Jasper moved cautiously. He was slightly above the pair, but well obscured from their view. Unfortunately it would be impossible to overhear a word they said. Wedging himself uncomfortably, he raised his binoculars and adjusted them.
A conversation, apparently heated, took place. There were many gestures on the part of the swarthy man and at one point he began to go away but was recalled by Mrs Vansittart. She offered him a cigarette, which he accepted. Then Mrs Vansittart took a wallet from a pocket of her trousers and counted a large number of notes on the palm of her companion. ‘My God,’ said Jasper, aloud, ‘she pays for it!’
The couple parted, the waiter hurrying back towards the Grand-Hotel. Mrs Vansittart sat for a moment where he had left her and then clambered slowly back to the coastal path. She disappeared from Jasper’s view.
Privately, Mrs Vansittart keeps an account of her life. While Harry composes his songs she fills a number of hard-backed notebooks with the facts she does not wish to divulge to anyone now but which, one day after her death and after Harry’s, she would like to be known. Of this particular day she wrote:
I paused now and again to watch the early-morning fishermen. I had paid ten thousand francs. At the end of the season the man might go and not return, as he had promised. But I could not be sure.
The morning was beautiful, not yet even faintly hot, the sky a perfect blue. The houses of Beaulieu seemed gracious across the glittering sea, yet the houses of Beaulieu are as ordinary as houses anywhere. A jogger glanced at me as I stood aside to let him pass, perspiration on his nose and chin. He did not speak or smile. I sometimes hate it on Cap Ferrat.

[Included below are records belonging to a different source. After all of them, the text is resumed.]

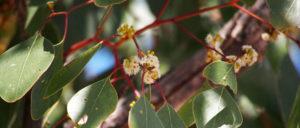 Bimblebox flowers and roundish leavesish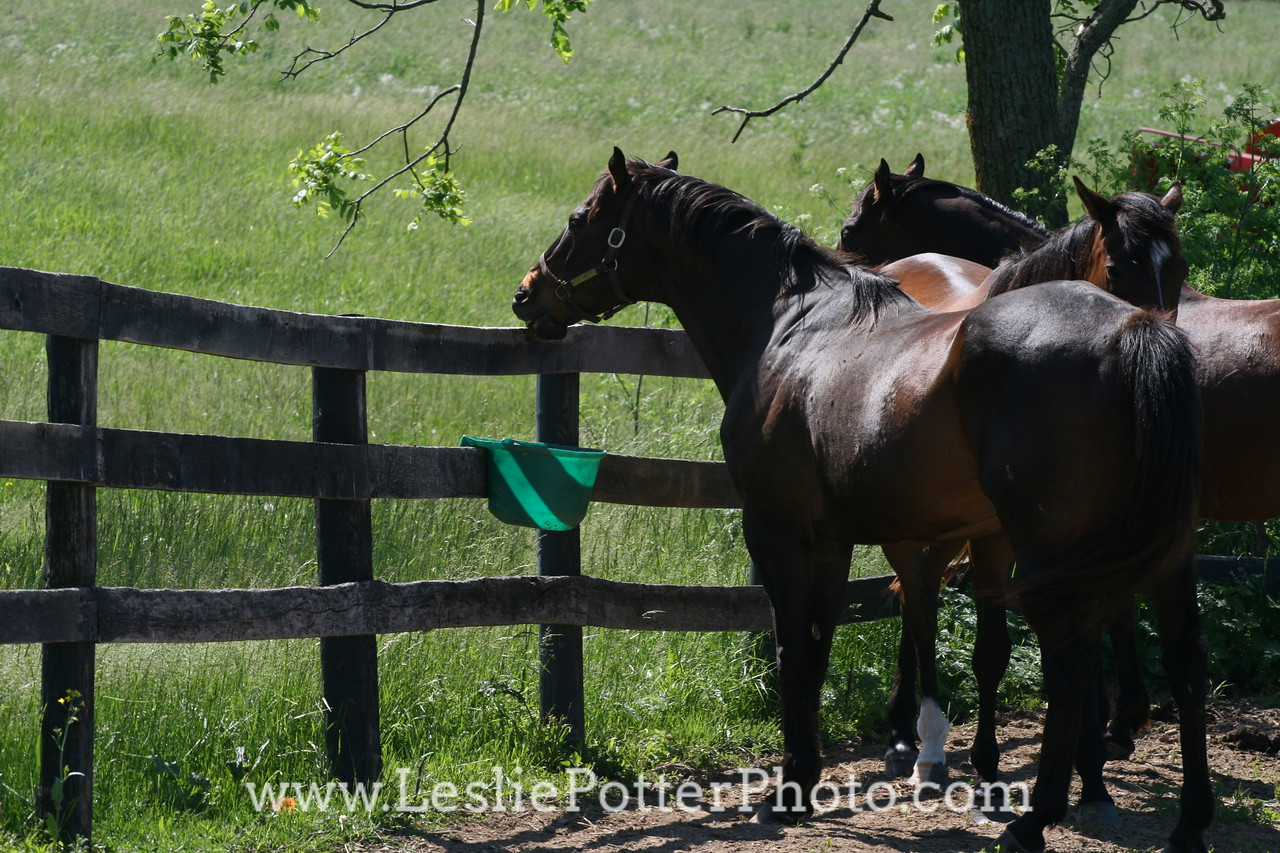 Thoroughbred Horses Hanging Out By a Fence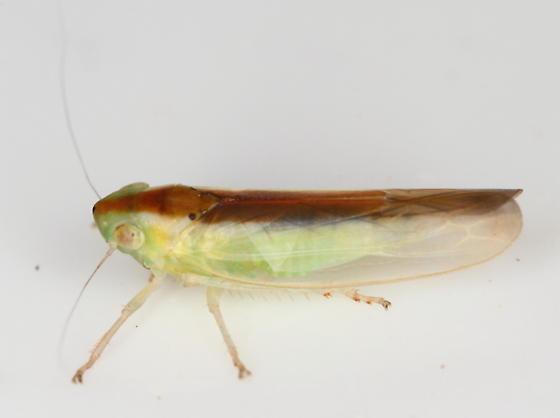 Leafhopper - Neocoelidia fuscovittata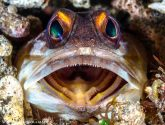 May 2016 Masters - Jawfish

On the coastal path that morning I thought about Harry and myself when we were both eleven; I was in love with him even then. In Holland Falls he’d brought me to his mother’s bedroom to show me the rings she crowded on to her plump fingers, her heavily stoppered scent bottles, her garish silk stockings. But I wasn’t interested in his mother’s things. Harry told me to take my clothes off, which I shyly did, wanting to because he’d asked me and yet keeping my head averted. Everyone knew that Harry loathed his mother, but no one thought about it or blamed him particularly, she being huge and pink and doting on her only child in a shaming way. ‘God!’ he remarked, looking at my scrawny nakedness among his mother’s frills. ‘God, Jesus!’ I had wires on my teeth, and spindly arms and legs; I didn’t have breasts of any size. I took off Harry’s red windcheater, and after that the rest of his clothes and his shoes. We lay side by side between his mother’s scented sheets, while two floors down she talked to Mrs Gilliland. ‘Now, that’s just a damned lie!’ she afterwards shrieked at Rose when Rose said what she’d seen. I’ll never forget poor Rose’s pretty black face in the bedroom doorway, her eyes as round as teacups, bulging from her head. Harry’s mother got rid of her because of it, but the story ran all over Holland Falls and someone told my own mother, who sat down and cried. My father bawled at me, his fury a single crimson explosion of lips and tongue, his dotted necktie gulping up and down. It wasn’t Harry’s fault, I said, I’d tempted Harry because I loved him. Besides, I added, nothing had happened. ‘At eleven years of age?’ my father yelled. ‘It’s not the point, for God’s sake, that nothing happened!’
On the coastal path that morning I told myself it wasn’t fair to remember my father in the moment of his greatest rage. He’d been a gentle man, at his gentlest when operating his high-speed dentist’s drill, white-jacketed and happy. Even so, he never forgave me.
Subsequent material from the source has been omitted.